Problem details
Everything from the line containing "Among the items" to the final line of the records below should be given again exactly, and nothing else.

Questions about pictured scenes
──────
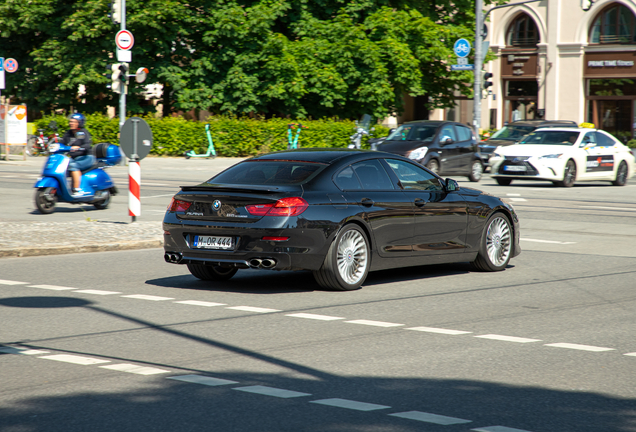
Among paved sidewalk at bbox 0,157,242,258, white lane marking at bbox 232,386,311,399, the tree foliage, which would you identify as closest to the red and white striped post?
paved sidewalk at bbox 0,157,242,258

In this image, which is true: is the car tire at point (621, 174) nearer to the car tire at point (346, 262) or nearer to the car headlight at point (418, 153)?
the car headlight at point (418, 153)

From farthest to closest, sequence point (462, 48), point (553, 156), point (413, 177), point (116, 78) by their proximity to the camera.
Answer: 1. point (462, 48)
2. point (116, 78)
3. point (553, 156)
4. point (413, 177)

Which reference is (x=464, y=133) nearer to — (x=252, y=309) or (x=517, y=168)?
(x=517, y=168)

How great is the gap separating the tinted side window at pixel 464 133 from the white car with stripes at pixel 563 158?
121 centimetres

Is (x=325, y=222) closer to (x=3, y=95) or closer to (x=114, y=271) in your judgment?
(x=114, y=271)

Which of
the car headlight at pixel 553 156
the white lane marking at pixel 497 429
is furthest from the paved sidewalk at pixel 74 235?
the car headlight at pixel 553 156

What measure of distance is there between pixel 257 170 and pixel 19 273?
2937 millimetres

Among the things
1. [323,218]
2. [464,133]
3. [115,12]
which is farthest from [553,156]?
[323,218]

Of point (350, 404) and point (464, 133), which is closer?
point (350, 404)

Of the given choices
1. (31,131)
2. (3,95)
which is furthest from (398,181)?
(3,95)

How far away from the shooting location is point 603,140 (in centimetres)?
2581

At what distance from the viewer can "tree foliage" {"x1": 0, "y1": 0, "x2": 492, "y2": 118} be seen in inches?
1407

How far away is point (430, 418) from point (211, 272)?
5.47 m

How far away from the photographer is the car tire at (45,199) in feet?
54.1
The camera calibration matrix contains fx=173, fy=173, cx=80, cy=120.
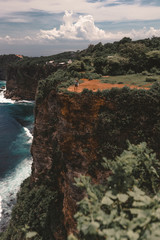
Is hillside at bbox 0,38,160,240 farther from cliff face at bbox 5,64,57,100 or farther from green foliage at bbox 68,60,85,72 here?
cliff face at bbox 5,64,57,100

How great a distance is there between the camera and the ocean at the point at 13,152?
29.3m

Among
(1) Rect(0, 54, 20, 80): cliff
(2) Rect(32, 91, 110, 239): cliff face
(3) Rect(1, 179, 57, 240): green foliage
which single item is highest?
(1) Rect(0, 54, 20, 80): cliff

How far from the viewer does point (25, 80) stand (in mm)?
85562

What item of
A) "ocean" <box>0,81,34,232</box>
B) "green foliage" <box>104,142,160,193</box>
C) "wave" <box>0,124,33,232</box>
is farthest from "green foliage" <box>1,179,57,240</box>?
"green foliage" <box>104,142,160,193</box>

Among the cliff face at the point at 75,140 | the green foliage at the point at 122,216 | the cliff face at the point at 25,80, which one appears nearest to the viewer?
the green foliage at the point at 122,216

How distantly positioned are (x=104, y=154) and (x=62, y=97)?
20.0 ft

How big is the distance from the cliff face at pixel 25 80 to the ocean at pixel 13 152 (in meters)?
13.4

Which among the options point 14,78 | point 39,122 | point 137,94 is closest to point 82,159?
point 137,94

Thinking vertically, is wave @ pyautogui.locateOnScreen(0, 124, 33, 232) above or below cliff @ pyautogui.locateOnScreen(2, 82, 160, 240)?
below

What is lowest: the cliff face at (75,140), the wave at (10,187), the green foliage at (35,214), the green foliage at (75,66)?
the wave at (10,187)

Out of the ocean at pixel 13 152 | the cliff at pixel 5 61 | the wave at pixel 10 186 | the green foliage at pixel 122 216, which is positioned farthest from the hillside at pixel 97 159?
the cliff at pixel 5 61

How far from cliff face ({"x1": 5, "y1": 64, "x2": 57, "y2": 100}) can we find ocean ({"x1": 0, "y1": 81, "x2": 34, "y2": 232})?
13411 millimetres

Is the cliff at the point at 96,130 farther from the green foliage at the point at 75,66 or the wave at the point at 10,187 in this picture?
the wave at the point at 10,187

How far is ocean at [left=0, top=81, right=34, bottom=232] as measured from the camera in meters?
29.3
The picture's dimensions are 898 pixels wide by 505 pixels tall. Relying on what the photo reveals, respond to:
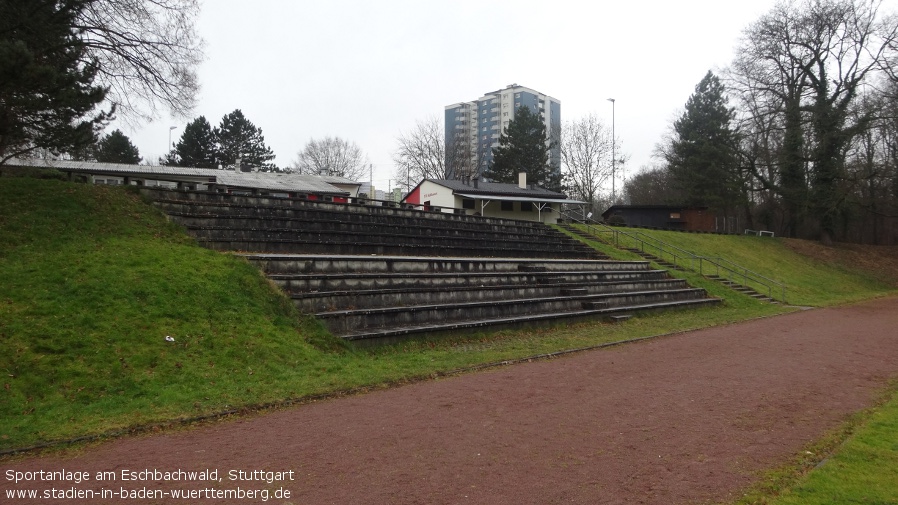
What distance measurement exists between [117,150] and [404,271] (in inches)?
2031

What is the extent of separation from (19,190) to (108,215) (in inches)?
81.7

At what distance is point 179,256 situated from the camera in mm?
10742

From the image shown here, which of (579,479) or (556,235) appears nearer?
(579,479)

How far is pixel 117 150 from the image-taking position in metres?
53.3

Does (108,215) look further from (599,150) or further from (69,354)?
(599,150)

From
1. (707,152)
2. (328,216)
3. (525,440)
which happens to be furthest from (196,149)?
(525,440)

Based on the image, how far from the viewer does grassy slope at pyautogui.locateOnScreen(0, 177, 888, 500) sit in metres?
6.53

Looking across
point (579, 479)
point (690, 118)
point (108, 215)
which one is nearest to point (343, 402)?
point (579, 479)

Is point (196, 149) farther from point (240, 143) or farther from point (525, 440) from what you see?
point (525, 440)

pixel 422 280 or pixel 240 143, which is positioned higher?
pixel 240 143

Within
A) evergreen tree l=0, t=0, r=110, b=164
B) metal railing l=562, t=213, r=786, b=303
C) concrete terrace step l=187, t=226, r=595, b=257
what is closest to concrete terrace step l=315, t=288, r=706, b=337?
concrete terrace step l=187, t=226, r=595, b=257

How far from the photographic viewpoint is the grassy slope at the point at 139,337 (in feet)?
21.4

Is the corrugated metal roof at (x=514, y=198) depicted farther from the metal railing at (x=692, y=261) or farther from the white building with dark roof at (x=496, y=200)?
the metal railing at (x=692, y=261)

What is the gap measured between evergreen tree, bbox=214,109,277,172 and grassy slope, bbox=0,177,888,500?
4944 cm
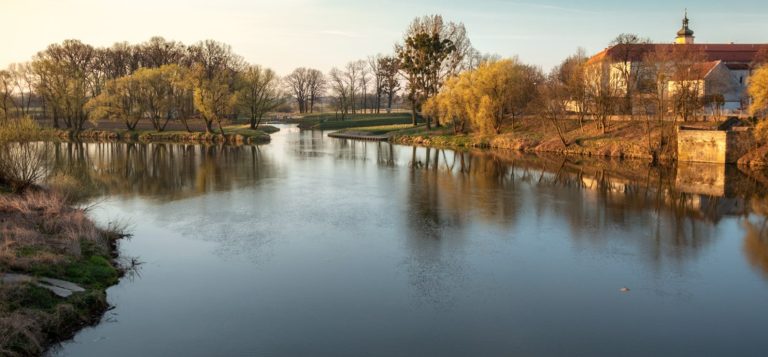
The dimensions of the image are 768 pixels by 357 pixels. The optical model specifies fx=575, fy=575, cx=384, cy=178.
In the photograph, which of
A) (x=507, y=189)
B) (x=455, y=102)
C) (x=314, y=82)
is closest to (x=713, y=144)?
(x=507, y=189)

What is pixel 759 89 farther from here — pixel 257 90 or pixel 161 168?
pixel 257 90

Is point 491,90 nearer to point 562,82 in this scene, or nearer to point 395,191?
point 562,82

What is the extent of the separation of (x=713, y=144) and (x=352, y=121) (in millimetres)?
48876

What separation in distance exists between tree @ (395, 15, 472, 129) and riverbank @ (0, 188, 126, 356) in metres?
41.6

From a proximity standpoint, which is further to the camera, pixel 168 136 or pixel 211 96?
A: pixel 168 136

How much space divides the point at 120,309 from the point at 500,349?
7.41 meters

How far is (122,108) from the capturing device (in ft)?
195

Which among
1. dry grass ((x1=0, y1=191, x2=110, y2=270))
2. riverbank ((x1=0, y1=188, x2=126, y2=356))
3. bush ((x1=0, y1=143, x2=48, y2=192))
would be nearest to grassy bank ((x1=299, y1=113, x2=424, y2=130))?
bush ((x1=0, y1=143, x2=48, y2=192))

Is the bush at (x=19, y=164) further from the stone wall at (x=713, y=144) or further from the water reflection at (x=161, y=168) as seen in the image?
the stone wall at (x=713, y=144)

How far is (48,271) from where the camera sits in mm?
11805

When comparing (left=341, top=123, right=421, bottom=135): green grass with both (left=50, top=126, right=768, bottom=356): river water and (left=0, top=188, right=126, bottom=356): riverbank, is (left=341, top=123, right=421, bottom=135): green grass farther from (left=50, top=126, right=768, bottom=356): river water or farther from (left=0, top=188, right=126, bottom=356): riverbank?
(left=0, top=188, right=126, bottom=356): riverbank

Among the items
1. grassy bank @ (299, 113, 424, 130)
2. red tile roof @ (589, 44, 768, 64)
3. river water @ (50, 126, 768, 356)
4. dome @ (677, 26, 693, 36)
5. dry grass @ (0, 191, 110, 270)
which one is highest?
dome @ (677, 26, 693, 36)

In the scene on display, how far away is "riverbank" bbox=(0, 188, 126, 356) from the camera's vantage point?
379 inches

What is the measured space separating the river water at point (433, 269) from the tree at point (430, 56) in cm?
──────
Exercise solution
Among the items
1. grassy bank @ (299, 113, 424, 130)
2. red tile roof @ (589, 44, 768, 64)
3. river water @ (50, 126, 768, 356)
4. dome @ (677, 26, 693, 36)
5. dry grass @ (0, 191, 110, 270)
which one is highest?
dome @ (677, 26, 693, 36)

In the scene on display, how far away is "riverbank" bbox=(0, 188, 126, 356) from the camera's vantage point?
379 inches

What is the measured space separating the river water at point (433, 269) from the tree at point (430, 56) in cm?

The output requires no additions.